▸ EXCERPTED TEXT:
◆ ◆ ◆ ◆ ◆
Background: We reviewed our data of laparoscopic cholecystectomies between 1990 and 1997 with reference to gangrenous cholecystitis.
Methods: In a consecutive series of 1304 patients having laparoscopic cholecystectomies, prospective data collection has permitted analysis of the relationship between gangrenous cholecystitis (GC), acute (non-gangrenous) cholecystitis (AC) and non-acute cholecystectomies (NAC).
Results: Twenty-five patients had gangrenous cholecystitis and 238 had acute cholecystitis. We found that patients with GC were significantly older (65.4 years vs 56.1 years (AC) and 52.7 years (NAC), P < 0.05) and had a higher M: F ratio (1.5:1 vs 1:2.6 (AC) and 1:2.8 (NAC), P < 0.05). Cardiac disease was found to be a significant factor but not diabetes. Preoperative ultrasonography correctly identified only 17 patients with acute inflammatory changes. Seven patients had an absent sonographic Murphy's sign. The gall bladder wall was generally thicker (4.11 mm vs 3.8 mm (AC) and 2.7 mm (NAC), P < 0.05) but there was marked overlap between the three groups. The common bile duct (CBD) was more dilated (6.1 mm vs 4.8 mm (AC) and 4.6 mm (NAC), P < 0.006) and there was increased incidence of CBD stones in the GC group. Our conversion rate was 8.7% with minimal complications and no operative mortality.
Conclusion: Patients with GC were generally older, more likely to be male and had increased incidence of cardiovascular disease. Preoperative ultrasound cannot accurately identify those patients with gangrenous cholecystitis, but with conversion rates of 8.7% and no operative mortality, they can generally be managed safely with laparoscopic surgical techniques.
◆ ◆ ◆ ◆ ◆
▸ DATASET EXTRACT:
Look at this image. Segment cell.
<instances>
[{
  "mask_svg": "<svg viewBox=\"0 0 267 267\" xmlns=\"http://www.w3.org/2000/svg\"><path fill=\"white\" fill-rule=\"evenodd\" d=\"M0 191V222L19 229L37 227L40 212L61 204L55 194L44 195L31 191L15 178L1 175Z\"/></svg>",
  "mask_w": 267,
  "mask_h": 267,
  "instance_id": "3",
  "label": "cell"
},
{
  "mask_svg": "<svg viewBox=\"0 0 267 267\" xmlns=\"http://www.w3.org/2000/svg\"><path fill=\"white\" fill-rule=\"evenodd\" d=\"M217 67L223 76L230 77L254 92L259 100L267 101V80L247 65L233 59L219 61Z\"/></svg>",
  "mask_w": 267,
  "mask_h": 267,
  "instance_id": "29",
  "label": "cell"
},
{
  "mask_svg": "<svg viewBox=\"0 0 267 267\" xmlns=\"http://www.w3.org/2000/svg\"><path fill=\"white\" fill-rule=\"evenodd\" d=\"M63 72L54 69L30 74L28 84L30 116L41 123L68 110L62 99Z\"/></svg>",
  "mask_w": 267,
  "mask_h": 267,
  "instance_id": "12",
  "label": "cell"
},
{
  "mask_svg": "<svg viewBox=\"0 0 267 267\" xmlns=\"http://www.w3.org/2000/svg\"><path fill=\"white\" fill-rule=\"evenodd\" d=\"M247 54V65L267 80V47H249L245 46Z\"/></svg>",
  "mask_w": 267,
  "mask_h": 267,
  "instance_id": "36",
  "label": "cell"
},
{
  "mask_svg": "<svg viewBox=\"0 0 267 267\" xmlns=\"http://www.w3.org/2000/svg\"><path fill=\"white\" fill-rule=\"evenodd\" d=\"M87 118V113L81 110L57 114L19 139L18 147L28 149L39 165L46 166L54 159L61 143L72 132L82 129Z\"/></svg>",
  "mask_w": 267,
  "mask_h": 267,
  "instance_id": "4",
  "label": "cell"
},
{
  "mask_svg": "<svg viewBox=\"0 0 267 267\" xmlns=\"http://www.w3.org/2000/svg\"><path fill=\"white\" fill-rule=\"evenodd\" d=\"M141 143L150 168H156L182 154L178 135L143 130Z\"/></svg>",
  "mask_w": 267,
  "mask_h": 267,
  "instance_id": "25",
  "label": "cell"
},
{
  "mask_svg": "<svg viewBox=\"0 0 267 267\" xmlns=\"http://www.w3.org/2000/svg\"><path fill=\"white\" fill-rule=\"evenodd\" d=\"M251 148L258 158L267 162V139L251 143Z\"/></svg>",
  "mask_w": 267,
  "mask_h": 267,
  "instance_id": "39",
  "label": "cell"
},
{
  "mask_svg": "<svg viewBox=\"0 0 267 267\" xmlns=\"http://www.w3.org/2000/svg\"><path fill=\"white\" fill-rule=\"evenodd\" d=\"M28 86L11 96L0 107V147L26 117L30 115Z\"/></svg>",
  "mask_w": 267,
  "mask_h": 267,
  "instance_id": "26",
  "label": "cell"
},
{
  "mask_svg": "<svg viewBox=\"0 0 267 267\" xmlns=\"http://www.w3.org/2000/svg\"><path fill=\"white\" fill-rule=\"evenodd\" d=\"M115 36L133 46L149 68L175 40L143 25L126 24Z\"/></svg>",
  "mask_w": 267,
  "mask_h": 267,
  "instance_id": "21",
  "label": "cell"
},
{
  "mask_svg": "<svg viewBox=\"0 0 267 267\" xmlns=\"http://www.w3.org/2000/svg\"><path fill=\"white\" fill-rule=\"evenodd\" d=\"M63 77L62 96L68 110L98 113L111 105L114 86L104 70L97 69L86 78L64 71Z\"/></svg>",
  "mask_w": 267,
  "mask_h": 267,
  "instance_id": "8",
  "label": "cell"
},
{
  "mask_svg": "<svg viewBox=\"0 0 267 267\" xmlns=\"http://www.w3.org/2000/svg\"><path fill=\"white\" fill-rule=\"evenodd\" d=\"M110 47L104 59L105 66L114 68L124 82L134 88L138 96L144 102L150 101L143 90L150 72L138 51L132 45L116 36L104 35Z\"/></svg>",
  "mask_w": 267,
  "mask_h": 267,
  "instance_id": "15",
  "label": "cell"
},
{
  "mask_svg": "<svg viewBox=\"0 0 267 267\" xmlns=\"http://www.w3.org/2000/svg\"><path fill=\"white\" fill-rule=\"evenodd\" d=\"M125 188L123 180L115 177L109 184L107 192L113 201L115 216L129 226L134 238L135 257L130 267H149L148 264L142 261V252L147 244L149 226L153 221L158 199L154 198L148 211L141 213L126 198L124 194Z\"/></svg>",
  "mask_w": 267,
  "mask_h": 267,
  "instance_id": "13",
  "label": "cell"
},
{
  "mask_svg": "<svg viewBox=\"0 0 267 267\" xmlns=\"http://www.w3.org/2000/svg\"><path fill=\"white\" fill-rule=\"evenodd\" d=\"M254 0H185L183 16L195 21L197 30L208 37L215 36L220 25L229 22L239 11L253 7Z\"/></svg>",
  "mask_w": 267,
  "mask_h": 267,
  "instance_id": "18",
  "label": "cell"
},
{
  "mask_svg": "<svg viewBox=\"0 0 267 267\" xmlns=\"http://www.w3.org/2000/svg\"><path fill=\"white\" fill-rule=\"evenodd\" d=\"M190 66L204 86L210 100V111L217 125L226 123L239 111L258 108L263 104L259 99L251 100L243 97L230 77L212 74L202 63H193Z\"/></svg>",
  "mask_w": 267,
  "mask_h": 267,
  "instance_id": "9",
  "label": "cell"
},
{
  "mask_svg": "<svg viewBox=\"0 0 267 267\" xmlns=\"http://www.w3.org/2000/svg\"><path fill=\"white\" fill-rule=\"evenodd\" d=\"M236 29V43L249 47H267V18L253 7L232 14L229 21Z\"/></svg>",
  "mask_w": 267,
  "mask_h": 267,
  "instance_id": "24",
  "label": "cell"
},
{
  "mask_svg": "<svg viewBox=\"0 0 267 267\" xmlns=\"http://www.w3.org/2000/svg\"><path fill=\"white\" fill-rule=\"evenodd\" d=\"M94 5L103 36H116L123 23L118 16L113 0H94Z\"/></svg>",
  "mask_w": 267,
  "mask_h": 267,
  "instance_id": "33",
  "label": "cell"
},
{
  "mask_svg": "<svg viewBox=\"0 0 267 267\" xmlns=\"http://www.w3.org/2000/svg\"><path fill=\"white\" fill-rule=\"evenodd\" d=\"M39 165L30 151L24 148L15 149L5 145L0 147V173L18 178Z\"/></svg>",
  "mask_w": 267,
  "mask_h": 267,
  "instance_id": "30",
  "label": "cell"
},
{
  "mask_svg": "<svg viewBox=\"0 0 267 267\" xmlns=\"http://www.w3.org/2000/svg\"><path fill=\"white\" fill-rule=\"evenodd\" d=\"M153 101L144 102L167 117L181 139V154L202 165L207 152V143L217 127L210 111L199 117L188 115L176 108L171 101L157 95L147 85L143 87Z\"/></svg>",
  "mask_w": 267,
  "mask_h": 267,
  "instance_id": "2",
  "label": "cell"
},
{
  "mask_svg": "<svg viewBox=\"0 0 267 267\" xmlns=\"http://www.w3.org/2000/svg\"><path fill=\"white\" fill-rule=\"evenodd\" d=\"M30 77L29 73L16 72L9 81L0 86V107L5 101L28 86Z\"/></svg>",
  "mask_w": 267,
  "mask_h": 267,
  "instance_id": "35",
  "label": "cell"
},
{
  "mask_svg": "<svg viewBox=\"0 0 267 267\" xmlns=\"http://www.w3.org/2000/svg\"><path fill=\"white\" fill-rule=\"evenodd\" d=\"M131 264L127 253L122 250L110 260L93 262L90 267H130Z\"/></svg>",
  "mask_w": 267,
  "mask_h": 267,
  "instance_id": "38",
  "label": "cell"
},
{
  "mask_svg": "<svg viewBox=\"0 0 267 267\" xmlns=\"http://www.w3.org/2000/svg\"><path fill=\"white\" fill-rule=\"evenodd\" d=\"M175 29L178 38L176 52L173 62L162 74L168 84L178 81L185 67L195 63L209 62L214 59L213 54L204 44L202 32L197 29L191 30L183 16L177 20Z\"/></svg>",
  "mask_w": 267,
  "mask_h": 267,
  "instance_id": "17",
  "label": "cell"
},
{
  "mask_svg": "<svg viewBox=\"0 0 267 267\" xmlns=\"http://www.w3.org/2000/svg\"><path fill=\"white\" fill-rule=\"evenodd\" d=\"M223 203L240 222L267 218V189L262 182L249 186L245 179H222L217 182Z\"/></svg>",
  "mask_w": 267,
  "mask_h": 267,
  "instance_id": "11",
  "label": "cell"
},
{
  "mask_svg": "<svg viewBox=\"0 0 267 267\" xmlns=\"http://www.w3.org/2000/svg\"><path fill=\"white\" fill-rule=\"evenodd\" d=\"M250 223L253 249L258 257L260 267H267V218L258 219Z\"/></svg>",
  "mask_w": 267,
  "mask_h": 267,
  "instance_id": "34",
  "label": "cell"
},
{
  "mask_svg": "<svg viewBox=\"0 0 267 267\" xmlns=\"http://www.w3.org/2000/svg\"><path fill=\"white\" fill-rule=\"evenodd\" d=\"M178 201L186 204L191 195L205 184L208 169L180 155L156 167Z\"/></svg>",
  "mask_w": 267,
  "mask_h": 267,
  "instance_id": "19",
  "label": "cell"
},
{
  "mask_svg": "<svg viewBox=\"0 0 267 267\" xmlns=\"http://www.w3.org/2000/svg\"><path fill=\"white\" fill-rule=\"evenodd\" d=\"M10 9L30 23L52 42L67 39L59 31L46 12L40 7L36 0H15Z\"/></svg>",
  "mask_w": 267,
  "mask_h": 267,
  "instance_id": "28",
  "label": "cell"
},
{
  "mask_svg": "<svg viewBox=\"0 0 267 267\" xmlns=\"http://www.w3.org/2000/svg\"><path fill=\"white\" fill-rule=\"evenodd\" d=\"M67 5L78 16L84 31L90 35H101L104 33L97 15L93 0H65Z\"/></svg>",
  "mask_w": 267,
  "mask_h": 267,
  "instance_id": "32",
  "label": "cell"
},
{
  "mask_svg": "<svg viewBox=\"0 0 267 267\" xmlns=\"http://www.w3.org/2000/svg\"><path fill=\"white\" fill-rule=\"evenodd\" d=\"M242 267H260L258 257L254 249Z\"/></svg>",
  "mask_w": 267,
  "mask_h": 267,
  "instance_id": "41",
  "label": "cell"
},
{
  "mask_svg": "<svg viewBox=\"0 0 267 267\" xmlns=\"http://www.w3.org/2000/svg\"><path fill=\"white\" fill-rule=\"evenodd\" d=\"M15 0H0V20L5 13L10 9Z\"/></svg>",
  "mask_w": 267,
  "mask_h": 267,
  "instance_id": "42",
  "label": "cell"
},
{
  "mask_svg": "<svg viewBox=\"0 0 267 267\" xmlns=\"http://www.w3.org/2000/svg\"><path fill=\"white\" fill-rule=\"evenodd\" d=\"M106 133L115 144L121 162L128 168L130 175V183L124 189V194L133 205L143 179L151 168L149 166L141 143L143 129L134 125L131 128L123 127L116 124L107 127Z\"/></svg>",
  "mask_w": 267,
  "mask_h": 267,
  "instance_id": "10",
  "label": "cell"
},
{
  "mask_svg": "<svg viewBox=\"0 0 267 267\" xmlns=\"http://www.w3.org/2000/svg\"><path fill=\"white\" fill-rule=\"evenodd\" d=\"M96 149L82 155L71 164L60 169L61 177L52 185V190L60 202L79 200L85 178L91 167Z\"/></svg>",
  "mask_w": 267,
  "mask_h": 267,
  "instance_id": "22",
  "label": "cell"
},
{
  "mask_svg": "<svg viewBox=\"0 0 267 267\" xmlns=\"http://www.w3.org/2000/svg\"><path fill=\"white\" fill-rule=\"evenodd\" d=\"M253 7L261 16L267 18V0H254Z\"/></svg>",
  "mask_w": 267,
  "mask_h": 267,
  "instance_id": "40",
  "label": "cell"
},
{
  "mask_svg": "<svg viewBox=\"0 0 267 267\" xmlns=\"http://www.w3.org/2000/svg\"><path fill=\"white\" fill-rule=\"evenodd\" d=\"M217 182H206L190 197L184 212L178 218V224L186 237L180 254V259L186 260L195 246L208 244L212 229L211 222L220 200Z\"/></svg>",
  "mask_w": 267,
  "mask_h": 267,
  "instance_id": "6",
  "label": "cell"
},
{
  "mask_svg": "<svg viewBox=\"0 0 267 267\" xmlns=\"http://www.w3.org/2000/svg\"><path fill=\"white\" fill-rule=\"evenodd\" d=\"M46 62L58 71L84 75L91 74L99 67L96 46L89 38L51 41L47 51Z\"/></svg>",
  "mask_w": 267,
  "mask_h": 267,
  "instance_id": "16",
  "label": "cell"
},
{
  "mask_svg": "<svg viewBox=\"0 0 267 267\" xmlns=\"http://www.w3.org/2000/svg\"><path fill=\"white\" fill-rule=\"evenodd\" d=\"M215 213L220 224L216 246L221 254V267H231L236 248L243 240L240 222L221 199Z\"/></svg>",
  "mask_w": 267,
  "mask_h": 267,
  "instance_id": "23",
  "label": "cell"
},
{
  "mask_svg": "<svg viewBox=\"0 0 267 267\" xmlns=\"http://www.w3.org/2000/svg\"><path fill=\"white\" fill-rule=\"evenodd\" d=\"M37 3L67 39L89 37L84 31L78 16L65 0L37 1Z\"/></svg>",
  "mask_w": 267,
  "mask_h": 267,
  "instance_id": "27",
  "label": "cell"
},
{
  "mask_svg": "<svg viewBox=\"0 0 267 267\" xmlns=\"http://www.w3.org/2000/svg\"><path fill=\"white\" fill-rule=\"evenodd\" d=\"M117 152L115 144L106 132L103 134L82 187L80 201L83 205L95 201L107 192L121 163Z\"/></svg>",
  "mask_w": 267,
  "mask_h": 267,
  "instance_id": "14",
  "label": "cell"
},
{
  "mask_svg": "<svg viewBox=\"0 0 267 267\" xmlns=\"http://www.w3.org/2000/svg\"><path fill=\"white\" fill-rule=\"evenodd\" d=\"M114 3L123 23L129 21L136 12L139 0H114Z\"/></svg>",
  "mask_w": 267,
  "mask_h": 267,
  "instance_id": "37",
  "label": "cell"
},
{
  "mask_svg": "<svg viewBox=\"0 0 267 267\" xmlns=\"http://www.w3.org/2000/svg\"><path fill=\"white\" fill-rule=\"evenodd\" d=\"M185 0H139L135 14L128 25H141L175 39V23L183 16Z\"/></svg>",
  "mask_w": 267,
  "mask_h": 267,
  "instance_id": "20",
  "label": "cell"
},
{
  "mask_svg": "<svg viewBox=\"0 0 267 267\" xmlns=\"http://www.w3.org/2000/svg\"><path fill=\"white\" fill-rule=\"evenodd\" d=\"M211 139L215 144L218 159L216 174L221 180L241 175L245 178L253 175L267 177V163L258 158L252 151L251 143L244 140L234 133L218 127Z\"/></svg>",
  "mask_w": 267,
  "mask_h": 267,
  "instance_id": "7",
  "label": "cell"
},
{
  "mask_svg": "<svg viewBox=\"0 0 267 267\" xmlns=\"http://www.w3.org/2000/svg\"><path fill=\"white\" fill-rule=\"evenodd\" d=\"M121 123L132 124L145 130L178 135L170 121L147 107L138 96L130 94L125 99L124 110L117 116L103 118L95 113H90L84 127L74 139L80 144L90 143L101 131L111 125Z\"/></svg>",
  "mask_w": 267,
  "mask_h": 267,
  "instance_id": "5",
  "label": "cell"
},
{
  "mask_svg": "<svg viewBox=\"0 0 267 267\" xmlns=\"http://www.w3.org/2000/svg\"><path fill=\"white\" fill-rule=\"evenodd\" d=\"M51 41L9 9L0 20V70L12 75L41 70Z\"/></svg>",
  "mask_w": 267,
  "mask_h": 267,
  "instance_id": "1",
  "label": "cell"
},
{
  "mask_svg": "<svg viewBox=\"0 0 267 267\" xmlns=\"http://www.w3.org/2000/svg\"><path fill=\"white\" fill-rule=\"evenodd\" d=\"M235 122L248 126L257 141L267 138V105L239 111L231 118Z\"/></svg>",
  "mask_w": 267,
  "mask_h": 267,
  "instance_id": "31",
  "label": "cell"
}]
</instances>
◆ ◆ ◆ ◆ ◆
▸ WHAT THIS EXERCISE ASKS:
(A) In the gangrenous cholecystitis abstract, how many patients in the series had gangrenous cholecystitis?
(B) Rewrite the paragraph of the gangrenous cholecystitis abstract that begins "Conclusion: Patients with GC" as a short list, keeping its main facts.

▸ RESPONSES IN ORDER:
(A) Twenty-five patients.

(B)
- Patients with gangrenous cholecystitis were generally older, more likely to be male, and had more cardiovascular disease.
- Preoperative ultrasound cannot accurately identify these patients.
- With a conversion rate of 8.7% and no operative mortality, they can generally be managed safely with laparoscopic surgery.